- INSTRUCTIONS TO FOLLOW:
Turn the records below into a Markdown table with two columns, Row and Line. Number each non-blank line in Row, put its text in Line, and leave out the pictures.
· · · ·
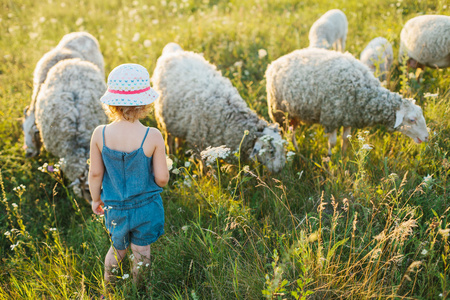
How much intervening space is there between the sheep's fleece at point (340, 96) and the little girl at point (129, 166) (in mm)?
2499

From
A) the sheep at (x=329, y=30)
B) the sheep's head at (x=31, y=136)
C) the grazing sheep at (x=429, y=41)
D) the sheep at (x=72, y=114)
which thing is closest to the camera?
the sheep at (x=72, y=114)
· · · ·
- ANSWER IN FULL:
| Row | Line |
|---|---|
| 1 | How much intervening space is there between the sheep's fleece at point (340, 96) and the little girl at point (129, 166) (in mm)? |
| 2 | 2499 |
| 3 | From |
| 4 | A) the sheep at (x=329, y=30) |
| 5 | B) the sheep's head at (x=31, y=136) |
| 6 | C) the grazing sheep at (x=429, y=41) |
| 7 | D) the sheep at (x=72, y=114) |
| 8 | which thing is closest to the camera? |
| 9 | the sheep at (x=72, y=114) |